>>>>>

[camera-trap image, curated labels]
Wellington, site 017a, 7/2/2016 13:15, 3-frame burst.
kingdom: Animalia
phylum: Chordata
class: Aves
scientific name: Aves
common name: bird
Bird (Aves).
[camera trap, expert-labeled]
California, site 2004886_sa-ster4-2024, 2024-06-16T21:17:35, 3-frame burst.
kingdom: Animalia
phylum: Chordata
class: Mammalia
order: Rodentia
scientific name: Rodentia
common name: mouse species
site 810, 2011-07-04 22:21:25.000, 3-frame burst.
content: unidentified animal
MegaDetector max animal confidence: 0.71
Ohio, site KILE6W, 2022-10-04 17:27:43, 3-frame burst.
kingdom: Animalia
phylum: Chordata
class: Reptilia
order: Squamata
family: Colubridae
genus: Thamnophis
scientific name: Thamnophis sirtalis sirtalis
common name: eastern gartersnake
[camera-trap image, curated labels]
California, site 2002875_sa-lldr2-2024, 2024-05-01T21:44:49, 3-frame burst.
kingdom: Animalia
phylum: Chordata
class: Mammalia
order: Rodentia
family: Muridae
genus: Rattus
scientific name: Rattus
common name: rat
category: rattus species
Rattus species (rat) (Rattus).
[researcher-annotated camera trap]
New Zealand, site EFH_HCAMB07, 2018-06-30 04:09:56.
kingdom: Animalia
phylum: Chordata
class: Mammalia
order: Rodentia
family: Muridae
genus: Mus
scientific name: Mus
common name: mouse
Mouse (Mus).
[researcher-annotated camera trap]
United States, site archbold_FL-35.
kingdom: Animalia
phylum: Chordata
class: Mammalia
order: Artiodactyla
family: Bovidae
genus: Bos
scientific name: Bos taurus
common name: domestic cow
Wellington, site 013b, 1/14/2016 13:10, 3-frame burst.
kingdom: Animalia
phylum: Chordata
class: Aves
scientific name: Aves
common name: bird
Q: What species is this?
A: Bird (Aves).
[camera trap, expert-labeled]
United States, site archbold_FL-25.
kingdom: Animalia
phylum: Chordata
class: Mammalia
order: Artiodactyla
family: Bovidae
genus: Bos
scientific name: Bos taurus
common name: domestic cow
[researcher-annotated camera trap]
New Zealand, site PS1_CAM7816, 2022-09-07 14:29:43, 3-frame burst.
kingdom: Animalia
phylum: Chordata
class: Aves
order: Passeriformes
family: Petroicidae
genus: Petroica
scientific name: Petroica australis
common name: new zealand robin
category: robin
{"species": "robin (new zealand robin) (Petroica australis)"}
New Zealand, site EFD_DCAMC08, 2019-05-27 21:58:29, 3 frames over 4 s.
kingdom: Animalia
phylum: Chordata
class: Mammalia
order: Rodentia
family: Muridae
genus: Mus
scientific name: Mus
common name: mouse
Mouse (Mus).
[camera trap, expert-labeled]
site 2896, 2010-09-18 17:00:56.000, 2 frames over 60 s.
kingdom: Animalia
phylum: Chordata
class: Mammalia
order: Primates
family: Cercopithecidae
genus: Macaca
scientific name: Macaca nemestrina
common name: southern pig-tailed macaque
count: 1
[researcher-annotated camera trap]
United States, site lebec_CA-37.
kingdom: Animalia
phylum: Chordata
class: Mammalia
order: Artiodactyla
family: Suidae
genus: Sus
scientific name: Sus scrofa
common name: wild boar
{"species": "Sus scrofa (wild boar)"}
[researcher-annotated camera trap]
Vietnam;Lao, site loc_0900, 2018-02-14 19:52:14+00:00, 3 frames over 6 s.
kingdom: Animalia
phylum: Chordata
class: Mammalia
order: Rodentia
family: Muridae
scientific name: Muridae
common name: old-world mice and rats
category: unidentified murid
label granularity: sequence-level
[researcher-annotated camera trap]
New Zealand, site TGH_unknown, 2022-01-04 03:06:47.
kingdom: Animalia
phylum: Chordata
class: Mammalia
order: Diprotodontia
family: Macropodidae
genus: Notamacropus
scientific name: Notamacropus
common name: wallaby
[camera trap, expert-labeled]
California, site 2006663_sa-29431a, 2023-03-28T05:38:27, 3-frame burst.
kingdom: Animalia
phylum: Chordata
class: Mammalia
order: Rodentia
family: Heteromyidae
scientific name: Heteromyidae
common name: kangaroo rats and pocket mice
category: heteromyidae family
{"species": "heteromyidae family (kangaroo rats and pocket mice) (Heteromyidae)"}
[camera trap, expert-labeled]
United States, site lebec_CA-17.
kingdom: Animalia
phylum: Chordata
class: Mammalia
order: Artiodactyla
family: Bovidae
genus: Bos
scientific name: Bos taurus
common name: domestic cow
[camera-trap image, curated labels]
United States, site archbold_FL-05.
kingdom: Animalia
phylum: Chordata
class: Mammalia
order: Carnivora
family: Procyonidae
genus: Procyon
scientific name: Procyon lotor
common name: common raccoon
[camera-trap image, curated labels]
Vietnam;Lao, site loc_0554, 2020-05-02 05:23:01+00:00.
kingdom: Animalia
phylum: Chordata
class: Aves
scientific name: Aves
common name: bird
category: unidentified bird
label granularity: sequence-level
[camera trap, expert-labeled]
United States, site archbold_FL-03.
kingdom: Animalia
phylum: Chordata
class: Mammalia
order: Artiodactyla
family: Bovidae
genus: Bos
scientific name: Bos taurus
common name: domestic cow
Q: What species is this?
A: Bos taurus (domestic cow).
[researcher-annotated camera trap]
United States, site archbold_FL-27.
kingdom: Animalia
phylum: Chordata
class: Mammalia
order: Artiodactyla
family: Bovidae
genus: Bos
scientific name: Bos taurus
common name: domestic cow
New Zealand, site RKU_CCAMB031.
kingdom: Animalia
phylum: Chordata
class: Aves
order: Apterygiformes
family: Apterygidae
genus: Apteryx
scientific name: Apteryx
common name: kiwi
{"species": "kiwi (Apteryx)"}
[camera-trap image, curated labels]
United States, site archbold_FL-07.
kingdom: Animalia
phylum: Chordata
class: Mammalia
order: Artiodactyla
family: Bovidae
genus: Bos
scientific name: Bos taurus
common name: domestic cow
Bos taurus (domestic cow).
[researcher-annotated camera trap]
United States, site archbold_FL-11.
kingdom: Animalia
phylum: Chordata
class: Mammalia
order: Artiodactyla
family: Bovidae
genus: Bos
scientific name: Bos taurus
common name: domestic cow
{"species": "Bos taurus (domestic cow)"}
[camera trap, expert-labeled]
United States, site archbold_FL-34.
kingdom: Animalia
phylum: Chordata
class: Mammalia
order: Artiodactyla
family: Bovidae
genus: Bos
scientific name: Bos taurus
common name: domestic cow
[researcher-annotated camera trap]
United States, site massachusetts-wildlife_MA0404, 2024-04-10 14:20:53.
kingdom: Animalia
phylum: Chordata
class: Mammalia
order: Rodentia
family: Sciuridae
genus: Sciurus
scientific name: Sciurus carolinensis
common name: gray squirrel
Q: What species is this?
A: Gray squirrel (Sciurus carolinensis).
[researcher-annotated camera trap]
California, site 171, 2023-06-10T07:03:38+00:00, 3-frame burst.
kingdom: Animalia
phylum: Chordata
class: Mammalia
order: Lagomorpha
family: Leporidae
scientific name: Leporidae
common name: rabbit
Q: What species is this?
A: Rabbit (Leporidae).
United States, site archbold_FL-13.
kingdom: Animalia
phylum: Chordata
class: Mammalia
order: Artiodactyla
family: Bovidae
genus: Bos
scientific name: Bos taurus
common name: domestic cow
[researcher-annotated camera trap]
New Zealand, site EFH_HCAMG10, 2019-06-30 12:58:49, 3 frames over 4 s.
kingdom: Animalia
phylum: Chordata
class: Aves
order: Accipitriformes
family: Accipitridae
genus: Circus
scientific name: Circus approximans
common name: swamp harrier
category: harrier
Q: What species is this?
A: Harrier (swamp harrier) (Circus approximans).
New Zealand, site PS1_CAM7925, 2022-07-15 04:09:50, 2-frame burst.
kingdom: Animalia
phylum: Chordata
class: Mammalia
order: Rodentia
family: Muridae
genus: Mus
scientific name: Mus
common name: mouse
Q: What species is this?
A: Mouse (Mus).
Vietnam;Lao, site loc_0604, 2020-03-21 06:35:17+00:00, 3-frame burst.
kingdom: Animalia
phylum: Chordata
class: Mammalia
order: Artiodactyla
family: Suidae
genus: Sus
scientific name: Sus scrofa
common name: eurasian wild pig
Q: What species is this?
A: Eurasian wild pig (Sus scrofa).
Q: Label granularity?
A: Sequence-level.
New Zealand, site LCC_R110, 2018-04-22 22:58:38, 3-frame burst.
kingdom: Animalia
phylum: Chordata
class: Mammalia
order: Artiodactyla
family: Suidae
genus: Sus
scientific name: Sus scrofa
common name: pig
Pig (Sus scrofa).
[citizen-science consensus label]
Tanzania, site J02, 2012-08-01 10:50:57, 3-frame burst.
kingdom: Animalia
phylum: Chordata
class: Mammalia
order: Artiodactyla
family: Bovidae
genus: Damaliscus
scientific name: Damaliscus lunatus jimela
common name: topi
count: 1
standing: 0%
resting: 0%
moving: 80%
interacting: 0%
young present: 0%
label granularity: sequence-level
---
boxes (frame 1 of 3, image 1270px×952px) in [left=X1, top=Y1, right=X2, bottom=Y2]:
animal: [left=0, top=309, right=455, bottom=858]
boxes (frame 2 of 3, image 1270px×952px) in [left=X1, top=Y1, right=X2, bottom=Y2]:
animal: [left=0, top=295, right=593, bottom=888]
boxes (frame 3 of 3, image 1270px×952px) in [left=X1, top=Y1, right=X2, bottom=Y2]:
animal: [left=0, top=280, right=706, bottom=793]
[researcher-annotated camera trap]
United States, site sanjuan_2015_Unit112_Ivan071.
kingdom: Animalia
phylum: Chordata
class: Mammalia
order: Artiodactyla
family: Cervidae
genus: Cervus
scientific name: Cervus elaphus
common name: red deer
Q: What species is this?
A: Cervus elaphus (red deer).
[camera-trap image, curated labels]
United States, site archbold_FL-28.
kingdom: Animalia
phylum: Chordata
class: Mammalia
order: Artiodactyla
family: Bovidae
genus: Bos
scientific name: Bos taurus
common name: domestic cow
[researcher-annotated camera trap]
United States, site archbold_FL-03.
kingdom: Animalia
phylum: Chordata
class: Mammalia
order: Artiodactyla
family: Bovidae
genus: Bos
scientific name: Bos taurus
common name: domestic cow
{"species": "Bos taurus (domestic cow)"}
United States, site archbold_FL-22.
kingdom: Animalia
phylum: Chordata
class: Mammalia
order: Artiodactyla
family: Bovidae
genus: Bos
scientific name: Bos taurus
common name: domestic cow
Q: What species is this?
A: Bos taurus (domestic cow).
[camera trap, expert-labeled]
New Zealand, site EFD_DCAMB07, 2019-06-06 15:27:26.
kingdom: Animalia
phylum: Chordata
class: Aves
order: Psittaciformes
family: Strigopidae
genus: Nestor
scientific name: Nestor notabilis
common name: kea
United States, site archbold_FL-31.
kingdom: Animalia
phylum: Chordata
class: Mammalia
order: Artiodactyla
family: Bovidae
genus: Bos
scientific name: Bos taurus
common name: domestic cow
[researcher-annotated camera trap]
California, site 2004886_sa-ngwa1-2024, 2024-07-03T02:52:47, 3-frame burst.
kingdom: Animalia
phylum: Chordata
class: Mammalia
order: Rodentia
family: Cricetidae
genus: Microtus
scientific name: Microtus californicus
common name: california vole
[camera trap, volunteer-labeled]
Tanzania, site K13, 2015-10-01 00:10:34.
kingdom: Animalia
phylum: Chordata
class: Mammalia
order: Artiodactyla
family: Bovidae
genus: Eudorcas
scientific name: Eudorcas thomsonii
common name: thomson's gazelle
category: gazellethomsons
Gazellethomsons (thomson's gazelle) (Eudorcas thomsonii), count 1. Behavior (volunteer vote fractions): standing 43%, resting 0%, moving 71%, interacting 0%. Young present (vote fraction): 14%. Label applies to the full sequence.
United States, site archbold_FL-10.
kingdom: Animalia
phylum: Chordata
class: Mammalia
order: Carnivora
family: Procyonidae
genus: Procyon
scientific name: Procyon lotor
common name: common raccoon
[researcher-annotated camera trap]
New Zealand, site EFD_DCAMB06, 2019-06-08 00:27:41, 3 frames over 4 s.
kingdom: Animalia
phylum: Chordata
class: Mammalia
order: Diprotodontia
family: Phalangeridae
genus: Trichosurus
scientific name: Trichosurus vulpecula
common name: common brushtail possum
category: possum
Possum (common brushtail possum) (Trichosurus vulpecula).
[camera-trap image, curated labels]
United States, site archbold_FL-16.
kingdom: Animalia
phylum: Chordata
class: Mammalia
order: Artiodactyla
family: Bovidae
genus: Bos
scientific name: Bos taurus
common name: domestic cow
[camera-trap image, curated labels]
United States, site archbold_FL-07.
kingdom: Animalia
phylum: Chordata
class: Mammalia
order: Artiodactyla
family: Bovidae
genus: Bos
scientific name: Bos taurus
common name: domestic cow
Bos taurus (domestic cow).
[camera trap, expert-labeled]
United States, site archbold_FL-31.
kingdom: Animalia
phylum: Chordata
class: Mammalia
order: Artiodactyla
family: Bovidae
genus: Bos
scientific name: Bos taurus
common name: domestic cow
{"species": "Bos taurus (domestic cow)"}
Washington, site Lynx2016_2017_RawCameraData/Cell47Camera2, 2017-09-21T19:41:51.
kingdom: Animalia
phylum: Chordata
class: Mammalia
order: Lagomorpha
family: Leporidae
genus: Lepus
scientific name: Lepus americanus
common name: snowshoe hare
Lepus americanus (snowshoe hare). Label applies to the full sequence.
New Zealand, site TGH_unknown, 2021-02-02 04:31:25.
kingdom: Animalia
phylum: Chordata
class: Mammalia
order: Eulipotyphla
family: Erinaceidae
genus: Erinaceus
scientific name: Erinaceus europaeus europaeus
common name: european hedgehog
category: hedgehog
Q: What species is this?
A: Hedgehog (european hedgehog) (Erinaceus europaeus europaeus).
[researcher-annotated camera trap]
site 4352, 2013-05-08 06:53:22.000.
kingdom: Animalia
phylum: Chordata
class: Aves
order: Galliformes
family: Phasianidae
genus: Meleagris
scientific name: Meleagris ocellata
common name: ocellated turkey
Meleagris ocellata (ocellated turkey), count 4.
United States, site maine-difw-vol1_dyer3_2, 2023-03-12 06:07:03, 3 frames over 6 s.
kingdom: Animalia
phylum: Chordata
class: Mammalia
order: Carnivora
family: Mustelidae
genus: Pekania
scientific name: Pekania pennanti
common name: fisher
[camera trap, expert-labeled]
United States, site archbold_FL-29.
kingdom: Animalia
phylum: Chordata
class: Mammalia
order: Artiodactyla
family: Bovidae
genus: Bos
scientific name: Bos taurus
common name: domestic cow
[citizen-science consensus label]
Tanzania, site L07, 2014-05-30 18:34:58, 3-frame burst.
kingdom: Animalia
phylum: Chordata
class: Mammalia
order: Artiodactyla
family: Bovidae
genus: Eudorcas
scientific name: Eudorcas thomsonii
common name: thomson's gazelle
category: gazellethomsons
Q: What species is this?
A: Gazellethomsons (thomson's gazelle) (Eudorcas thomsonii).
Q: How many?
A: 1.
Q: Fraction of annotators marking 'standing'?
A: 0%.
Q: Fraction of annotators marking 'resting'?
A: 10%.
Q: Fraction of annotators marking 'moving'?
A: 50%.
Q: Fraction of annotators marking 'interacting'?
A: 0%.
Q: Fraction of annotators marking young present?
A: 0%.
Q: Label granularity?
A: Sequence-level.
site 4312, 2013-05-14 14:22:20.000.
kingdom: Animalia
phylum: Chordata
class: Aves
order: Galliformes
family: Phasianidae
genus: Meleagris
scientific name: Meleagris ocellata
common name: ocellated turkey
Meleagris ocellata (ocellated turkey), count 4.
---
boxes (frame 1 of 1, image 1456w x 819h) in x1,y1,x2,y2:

<<<<<

**TASK OBJECTIVE:** Type out again, exactly as written, the lines from the beginning of the material through the one containing "United States, site archbold_FL-25.".

**OUTPUT FOR THIS EXERCISE:**
[camera-trap image, curated labels]
Wellington, site 017a, 7/2/2016 13:15, 3-frame burst.
kingdom: Animalia
phylum: Chordata
class: Aves
scientific name: Aves
common name: bird
Bird (Aves).
[camera trap, expert-labeled]
California, site 2004886_sa-ster4-2024, 2024-06-16T21:17:35, 3-frame burst.
kingdom: Animalia
phylum: Chordata
class: Mammalia
order: Rodentia
scientific name: Rodentia
common name: mouse species
site 810, 2011-07-04 22:21:25.000, 3-frame burst.
content: unidentified animal
MegaDetector max animal confidence: 0.71
Ohio, site KILE6W, 2022-10-04 17:27:43, 3-frame burst.
kingdom: Animalia
phylum: Chordata
class: Reptilia
order: Squamata
family: Colubridae
genus: Thamnophis
scientific name: Thamnophis sirtalis sirtalis
common name: eastern gartersnake
[camera-trap image, curated labels]
California, site 2002875_sa-lldr2-2024, 2024-05-01T21:44:49, 3-frame burst.
kingdom: Animalia
phylum: Chordata
class: Mammalia
order: Rodentia
family: Muridae
genus: Rattus
scientific name: Rattus
common name: rat
category: rattus species
Rattus species (rat) (Rattus).
[researcher-annotated camera trap]
New Zealand, site EFH_HCAMB07, 2018-06-30 04:09:56.
kingdom: Animalia
phylum: Chordata
class: Mammalia
order: Rodentia
family: Muridae
genus: Mus
scientific name: Mus
common name: mouse
Mouse (Mus).
[researcher-annotated camera trap]
United States, site archbold_FL-35.
kingdom: Animalia
phylum: Chordata
class: Mammalia
order: Artiodactyla
family: Bovidae
genus: Bos
scientific name: Bos taurus
common name: domestic cow
Wellington, site 013b, 1/14/2016 13:10, 3-frame burst.
kingdom: Animalia
phylum: Chordata
class: Aves
scientific name: Aves
common name: bird
Q: What species is this?
A: Bird (Aves).
[camera trap, expert-labeled]
United States, site archbold_FL-25.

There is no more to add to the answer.